WFOT
- Lexington, Ohio; United States;
- Broadcast area: Mid-Ohio
- Frequency: 89.5 MHz
- Branding: Annunciation Radio

Programming
- Format: Catholic
- Affiliations: EWTN; Ave Maria Radio;

Ownership
- Owner: Our Lady of Guadalupe Radio, Inc.; (Annunciation Radio);

History
- First air date: February 17, 2007

Technical information
- Licensing authority: FCC
- Facility ID: 92877
- Class: A
- ERP: 360 watts
- HAAT: 304 feet (93 m)
- Transmitter coordinates: 40°43′36″N 82°36′59″W﻿ / ﻿40.72667°N 82.61639°W

Links
- Public license information: Public file; LMS;
- Webcast: Listen live
- Website: annunciationradio.com

= WFOT =

WFOT (89.5 FM) is a non-commercial radio station licensed to Lexington, Ohio, featuring a Catholicm–based format as a repeater station in the Annunciation Radio network. Owned by Our Lady of Guadalupe Radio, Inc. (d/b/a Annunciation Radio), the station serves the Mansfield, Ashland and Mount Vernon areas as an affiliate of EWTN Radio and Ave Maria Radio. In addition to a standard analog transmission, WFOT's programming is available online.

==History==
WFOT began in February 2007 as a near-simulcast of WVKO in Columbus from 2007 to 2011 and then WVSG in Columbus from 2011 until July 2013 when it was part of St. Gabriel Radio. St. Gabriel Radio began broadcasting in 2005 on the former WUCO (now WDLR) in Marysville, Ohio until 2010. Though WUCO was the first to air Catholic programming for the Columbus Diocese, this made WFOT the second such station in that diocese.

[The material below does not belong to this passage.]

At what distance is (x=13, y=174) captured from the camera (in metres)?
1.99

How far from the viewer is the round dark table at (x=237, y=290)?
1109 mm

In June 2013 Annunciation Radio purchased WFOT which on July 11, 2013 at 3:00 pm, programming transitioned from St. Gabriel Radio to Annunciation Radio. Sale and transfer of license of WFOT was granted by the FCC on June 24, 2013, thus making WFOT the fifth full-time Catholic station in the Toledo Diocese and the third station in Annunciation's regional network.